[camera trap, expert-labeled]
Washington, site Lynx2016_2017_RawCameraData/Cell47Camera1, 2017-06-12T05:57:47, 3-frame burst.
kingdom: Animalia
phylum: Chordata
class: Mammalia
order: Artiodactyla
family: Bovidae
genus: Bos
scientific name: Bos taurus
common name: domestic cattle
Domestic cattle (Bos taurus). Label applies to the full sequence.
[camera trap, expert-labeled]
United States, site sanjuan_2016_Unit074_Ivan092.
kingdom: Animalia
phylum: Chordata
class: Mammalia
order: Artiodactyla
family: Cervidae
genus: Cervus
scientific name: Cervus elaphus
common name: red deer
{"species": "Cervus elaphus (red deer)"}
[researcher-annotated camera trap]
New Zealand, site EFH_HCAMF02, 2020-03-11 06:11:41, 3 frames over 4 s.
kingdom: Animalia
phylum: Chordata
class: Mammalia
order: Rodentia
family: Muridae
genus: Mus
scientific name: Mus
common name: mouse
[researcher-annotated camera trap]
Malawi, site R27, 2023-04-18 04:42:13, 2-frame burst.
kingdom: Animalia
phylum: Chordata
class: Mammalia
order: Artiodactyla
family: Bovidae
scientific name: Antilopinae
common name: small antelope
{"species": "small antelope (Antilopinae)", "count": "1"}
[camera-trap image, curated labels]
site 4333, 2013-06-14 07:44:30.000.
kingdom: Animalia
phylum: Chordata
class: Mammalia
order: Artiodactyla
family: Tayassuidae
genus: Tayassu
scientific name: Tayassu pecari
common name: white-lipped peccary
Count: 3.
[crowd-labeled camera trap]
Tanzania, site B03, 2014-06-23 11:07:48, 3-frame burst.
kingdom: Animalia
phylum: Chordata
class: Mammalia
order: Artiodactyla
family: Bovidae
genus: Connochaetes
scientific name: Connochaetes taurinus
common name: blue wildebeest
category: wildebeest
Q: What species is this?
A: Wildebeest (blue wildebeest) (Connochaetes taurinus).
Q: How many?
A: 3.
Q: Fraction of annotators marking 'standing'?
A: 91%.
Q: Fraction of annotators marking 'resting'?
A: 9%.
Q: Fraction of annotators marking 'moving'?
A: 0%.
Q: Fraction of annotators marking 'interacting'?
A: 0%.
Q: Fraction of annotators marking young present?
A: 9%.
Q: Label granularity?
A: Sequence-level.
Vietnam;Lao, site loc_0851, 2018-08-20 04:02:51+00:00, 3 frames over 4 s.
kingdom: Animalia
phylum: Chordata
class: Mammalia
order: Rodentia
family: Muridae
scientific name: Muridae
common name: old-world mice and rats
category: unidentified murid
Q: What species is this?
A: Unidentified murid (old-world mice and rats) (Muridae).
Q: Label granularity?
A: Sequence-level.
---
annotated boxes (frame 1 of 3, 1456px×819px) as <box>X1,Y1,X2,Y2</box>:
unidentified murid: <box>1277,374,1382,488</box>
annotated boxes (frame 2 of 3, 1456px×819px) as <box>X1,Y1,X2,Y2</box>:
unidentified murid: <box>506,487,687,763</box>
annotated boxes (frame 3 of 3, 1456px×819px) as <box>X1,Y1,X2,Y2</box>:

_ _ _ _ _ _ _

PROBLEM TO SOLVE:
Give the listing again exactly as it appears.

EXPECTED ANSWER:
[camera trap, expert-labeled]
Washington, site Lynx2016_2017_RawCameraData/Cell47Camera1, 2017-06-12T05:57:47, 3-frame burst.
kingdom: Animalia
phylum: Chordata
class: Mammalia
order: Artiodactyla
family: Bovidae
genus: Bos
scientific name: Bos taurus
common name: domestic cattle
Domestic cattle (Bos taurus). Label applies to the full sequence.
[camera trap, expert-labeled]
United States, site sanjuan_2016_Unit074_Ivan092.
kingdom: Animalia
phylum: Chordata
class: Mammalia
order: Artiodactyla
family: Cervidae
genus: Cervus
scientific name: Cervus elaphus
common name: red deer
{"species": "Cervus elaphus (red deer)"}
[researcher-annotated camera trap]
New Zealand, site EFH_HCAMF02, 2020-03-11 06:11:41, 3 frames over 4 s.
kingdom: Animalia
phylum: Chordata
class: Mammalia
order: Rodentia
family: Muridae
genus: Mus
scientific name: Mus
common name: mouse
[researcher-annotated camera trap]
Malawi, site R27, 2023-04-18 04:42:13, 2-frame burst.
kingdom: Animalia
phylum: Chordata
class: Mammalia
order: Artiodactyla
family: Bovidae
scientific name: Antilopinae
common name: small antelope
{"species": "small antelope (Antilopinae)", "count": "1"}
[camera-trap image, curated labels]
site 4333, 2013-06-14 07:44:30.000.
kingdom: Animalia
phylum: Chordata
class: Mammalia
order: Artiodactyla
family: Tayassuidae
genus: Tayassu
scientific name: Tayassu pecari
common name: white-lipped peccary
Count: 3.
[crowd-labeled camera trap]
Tanzania, site B03, 2014-06-23 11:07:48, 3-frame burst.
kingdom: Animalia
phylum: Chordata
class: Mammalia
order: Artiodactyla
family: Bovidae
genus: Connochaetes
scientific name: Connochaetes taurinus
common name: blue wildebeest
category: wildebeest
Q: What species is this?
A: Wildebeest (blue wildebeest) (Connochaetes taurinus).
Q: How many?
A: 3.
Q: Fraction of annotators marking 'standing'?
A: 91%.
Q: Fraction of annotators marking 'resting'?
A: 9%.
Q: Fraction of annotators marking 'moving'?
A: 0%.
Q: Fraction of annotators marking 'interacting'?
A: 0%.
Q: Fraction of annotators marking young present?
A: 9%.
Q: Label granularity?
A: Sequence-level.
Vietnam;Lao, site loc_0851, 2018-08-20 04:02:51+00:00, 3 frames over 4 s.
kingdom: Animalia
phylum: Chordata
class: Mammalia
order: Rodentia
family: Muridae
scientific name: Muridae
common name: old-world mice and rats
category: unidentified murid
Q: What species is this?
A: Unidentified murid (old-world mice and rats) (Muridae).
Q: Label granularity?
A: Sequence-level.
---
annotated boxes (frame 1 of 3, 1456px×819px) as <box>X1,Y1,X2,Y2</box>:
unidentified murid: <box>1277,374,1382,488</box>
annotated boxes (frame 2 of 3, 1456px×819px) as <box>X1,Y1,X2,Y2</box>:
unidentified murid: <box>506,487,687,763</box>
annotated boxes (frame 3 of 3, 1456px×819px) as <box>X1,Y1,X2,Y2</box>:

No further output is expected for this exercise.